The US government just clamped down on a prominent online financial fraud. A federal grand jury and the Securities and Exchange Commission have charged eight men with allegedly operating a stock pump-and-dump scheme on Discord and Twitter between January 2020 and April 2022. They reportedly used their social media presences (including a combined 1.5 million Twitter followers) to artificially inflate the value of stocks, only to sell their shares without disclosing their plans. They made a $114 million profit off the campaign, the Justice Department said.

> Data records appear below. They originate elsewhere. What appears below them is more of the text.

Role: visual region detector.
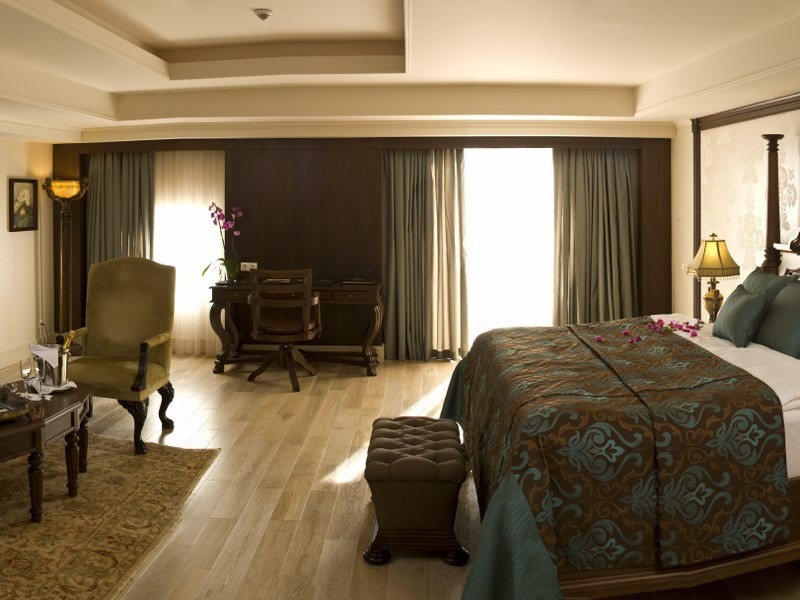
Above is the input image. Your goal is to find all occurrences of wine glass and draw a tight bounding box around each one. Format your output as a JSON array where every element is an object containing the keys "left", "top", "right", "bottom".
[{"left": 19, "top": 358, "right": 36, "bottom": 398}]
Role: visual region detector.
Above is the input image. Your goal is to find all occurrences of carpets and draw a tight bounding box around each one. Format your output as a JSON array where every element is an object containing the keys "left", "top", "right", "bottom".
[{"left": 0, "top": 431, "right": 222, "bottom": 600}]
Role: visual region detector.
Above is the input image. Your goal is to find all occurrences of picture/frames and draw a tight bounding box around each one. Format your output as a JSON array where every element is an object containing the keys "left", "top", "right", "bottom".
[{"left": 9, "top": 178, "right": 39, "bottom": 232}]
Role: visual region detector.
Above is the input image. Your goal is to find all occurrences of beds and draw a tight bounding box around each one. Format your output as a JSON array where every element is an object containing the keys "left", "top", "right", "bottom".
[{"left": 439, "top": 134, "right": 800, "bottom": 600}]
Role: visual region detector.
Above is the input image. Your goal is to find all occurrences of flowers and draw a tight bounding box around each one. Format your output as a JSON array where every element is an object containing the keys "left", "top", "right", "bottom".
[
  {"left": 595, "top": 319, "right": 705, "bottom": 343},
  {"left": 201, "top": 202, "right": 244, "bottom": 278}
]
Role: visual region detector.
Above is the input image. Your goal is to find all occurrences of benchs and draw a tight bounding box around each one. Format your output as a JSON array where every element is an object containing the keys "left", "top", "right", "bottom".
[{"left": 361, "top": 415, "right": 472, "bottom": 565}]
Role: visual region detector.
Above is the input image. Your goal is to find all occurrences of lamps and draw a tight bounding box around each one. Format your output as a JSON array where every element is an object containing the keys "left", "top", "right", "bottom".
[
  {"left": 684, "top": 233, "right": 740, "bottom": 323},
  {"left": 41, "top": 176, "right": 90, "bottom": 343}
]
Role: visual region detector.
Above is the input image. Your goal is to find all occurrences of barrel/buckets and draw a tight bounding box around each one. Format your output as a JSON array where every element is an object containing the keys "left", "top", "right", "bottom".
[{"left": 33, "top": 347, "right": 70, "bottom": 388}]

In addition to tweets, the group supposedly used a Discord server (Atlas Trading) to share misinformation about stocks. One participant, Daniel Knight, also co-hosted a podcast that apparently played a role in the fraud. He brought some of the others on his show and falsely portrayed them as experts, according to the SEC.

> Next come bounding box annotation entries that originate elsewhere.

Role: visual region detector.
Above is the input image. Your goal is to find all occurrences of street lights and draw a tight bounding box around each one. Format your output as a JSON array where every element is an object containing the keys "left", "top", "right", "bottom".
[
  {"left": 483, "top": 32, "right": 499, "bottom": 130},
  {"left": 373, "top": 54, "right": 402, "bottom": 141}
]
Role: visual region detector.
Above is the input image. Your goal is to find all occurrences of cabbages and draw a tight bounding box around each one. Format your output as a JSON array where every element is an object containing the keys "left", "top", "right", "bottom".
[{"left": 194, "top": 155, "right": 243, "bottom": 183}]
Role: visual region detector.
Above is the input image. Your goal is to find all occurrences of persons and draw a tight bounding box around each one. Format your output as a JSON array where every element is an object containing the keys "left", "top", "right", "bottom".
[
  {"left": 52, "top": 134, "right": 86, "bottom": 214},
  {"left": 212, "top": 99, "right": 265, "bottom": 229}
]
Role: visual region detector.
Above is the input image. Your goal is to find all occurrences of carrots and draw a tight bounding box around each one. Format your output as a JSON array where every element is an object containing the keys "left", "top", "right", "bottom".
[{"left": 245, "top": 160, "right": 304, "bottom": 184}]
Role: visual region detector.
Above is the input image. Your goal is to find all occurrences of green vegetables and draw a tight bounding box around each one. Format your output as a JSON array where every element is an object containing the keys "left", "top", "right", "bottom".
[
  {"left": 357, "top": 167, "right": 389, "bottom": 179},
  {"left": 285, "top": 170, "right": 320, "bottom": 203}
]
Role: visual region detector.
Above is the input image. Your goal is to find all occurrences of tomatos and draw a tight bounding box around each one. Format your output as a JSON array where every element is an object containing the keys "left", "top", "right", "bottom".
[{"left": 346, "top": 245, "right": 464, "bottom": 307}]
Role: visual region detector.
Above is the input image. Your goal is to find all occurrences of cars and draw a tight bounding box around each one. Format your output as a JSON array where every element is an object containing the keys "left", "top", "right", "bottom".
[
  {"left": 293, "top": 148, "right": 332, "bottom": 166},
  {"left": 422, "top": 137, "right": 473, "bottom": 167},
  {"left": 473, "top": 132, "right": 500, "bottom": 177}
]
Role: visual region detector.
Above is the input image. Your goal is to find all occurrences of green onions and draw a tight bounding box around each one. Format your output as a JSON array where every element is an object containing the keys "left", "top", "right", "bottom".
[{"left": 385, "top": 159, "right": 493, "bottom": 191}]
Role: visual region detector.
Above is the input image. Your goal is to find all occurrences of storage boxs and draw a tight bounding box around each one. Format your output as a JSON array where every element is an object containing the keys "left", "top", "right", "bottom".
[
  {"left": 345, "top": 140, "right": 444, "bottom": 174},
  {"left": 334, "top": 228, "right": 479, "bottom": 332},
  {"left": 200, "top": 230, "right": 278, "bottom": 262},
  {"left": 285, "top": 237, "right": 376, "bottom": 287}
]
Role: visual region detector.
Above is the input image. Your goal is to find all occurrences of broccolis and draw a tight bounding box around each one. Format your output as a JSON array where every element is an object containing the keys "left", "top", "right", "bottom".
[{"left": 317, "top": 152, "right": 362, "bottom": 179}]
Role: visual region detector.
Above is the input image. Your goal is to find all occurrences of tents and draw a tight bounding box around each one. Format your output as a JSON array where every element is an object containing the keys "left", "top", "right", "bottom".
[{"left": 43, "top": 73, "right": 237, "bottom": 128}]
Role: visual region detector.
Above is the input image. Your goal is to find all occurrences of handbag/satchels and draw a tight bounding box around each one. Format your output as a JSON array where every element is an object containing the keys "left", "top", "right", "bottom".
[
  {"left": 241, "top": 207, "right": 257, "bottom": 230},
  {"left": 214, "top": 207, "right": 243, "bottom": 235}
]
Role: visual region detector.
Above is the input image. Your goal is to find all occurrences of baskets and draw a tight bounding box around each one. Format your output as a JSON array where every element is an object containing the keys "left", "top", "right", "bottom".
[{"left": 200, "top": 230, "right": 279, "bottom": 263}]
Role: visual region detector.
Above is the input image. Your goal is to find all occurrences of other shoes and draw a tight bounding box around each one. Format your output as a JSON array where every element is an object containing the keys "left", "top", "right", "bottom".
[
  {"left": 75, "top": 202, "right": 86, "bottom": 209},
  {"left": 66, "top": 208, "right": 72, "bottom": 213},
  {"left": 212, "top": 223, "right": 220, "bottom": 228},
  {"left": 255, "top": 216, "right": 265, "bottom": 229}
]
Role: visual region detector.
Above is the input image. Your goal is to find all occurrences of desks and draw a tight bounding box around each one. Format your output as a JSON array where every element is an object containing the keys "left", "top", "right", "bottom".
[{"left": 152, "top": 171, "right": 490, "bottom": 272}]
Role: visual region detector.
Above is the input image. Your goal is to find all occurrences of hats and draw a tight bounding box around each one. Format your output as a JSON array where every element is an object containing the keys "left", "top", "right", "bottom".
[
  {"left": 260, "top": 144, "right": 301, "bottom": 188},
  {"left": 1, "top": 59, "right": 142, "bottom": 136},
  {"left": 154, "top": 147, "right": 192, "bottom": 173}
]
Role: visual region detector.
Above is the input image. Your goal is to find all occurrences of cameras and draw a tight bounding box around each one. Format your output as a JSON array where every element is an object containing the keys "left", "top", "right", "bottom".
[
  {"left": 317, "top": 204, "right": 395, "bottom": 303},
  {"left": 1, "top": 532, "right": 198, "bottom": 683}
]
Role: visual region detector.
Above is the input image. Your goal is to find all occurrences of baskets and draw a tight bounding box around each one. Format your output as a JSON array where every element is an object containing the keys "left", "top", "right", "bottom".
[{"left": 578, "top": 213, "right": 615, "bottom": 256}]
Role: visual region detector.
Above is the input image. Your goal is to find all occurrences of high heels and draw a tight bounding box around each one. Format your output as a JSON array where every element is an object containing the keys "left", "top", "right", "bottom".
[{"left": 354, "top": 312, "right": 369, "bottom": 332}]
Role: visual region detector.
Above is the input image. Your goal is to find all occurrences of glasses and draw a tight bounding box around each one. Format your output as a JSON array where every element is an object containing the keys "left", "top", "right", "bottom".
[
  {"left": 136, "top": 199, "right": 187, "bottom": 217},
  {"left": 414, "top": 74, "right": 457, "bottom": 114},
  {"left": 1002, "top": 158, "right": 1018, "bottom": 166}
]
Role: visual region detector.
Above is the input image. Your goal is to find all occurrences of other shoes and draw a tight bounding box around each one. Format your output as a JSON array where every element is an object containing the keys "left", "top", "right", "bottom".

All eight are facing at least one charge of conspiracy to commit securities fraud. Edward Constantinescu (aka Constantin), Perry “PJ” Matlock, John Rybarczyk, Gary Deel, Stefan Hrvatin, Tom Cooperman and Mitchell Hennessey are facing additional charges that revolve around securities fraud and (in Constantinescu’s case) unlawful monetary transactions. The SEC has further charged Knight with aiding and abetting the scheme.

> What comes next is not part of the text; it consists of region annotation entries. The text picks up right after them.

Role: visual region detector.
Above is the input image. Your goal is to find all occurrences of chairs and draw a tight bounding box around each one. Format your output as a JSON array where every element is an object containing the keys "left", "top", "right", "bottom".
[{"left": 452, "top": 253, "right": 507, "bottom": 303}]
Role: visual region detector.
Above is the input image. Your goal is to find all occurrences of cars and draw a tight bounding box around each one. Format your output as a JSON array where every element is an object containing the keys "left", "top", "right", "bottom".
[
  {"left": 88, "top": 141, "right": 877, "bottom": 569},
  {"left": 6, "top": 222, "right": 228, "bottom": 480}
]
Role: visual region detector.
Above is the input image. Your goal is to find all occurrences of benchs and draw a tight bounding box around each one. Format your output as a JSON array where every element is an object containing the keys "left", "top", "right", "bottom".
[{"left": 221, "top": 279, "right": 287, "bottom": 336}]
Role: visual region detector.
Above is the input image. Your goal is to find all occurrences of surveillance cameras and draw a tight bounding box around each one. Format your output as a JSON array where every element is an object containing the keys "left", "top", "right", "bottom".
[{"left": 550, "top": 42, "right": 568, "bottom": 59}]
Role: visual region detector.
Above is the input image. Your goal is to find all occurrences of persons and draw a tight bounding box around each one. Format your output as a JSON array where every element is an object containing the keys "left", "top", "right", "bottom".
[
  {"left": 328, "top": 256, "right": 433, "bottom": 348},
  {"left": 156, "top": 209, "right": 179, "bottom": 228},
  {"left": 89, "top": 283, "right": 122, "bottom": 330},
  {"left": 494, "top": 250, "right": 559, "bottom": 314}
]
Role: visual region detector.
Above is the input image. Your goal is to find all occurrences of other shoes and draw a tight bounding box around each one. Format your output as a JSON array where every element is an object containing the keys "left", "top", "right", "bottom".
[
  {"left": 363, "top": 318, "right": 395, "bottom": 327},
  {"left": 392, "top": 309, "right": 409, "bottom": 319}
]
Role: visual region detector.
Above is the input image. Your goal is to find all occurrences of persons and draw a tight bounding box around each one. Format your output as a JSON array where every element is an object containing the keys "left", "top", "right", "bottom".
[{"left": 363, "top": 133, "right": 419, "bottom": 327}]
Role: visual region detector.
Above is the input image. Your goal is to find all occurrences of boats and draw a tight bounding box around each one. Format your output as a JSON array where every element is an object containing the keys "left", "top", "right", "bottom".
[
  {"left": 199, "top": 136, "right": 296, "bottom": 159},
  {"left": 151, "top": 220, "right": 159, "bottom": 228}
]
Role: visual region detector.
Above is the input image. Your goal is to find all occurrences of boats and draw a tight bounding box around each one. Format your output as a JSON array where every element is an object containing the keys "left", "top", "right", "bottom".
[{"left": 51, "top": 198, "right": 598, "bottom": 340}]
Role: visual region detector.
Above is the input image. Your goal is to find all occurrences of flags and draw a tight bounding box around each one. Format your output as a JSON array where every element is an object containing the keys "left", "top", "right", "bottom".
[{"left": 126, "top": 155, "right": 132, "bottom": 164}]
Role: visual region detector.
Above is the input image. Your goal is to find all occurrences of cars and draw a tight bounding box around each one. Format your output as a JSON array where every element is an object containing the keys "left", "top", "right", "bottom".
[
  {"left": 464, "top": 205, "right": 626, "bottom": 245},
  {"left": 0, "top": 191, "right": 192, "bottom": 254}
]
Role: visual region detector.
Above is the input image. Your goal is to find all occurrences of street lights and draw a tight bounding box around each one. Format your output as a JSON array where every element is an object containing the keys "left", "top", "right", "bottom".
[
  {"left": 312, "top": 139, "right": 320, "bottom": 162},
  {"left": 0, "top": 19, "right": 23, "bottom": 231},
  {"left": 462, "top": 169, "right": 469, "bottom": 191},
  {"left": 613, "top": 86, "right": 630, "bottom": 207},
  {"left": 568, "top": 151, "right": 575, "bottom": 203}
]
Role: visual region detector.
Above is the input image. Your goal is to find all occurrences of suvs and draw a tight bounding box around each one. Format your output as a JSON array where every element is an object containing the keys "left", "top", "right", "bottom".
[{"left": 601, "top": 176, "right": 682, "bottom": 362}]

The conspiracy and fraud charges carry a maximum sentence of 25 years in prison for each count, while the transactions charge against Constantinescu carries a 10-year maximum. The SEC charges could add financial penalties, including disgorgement of the ill-gotten profits.
The nature of the manipulation isn’t surprising. The meme stock saga on Reddit showed that online communities can influence share prices in the right circumstances. However, the charges suggest a trend — fraudsters now see social media as a viable way to fool many investors with relatively little effort. Don’t be surprised if you see more cases like this going forward.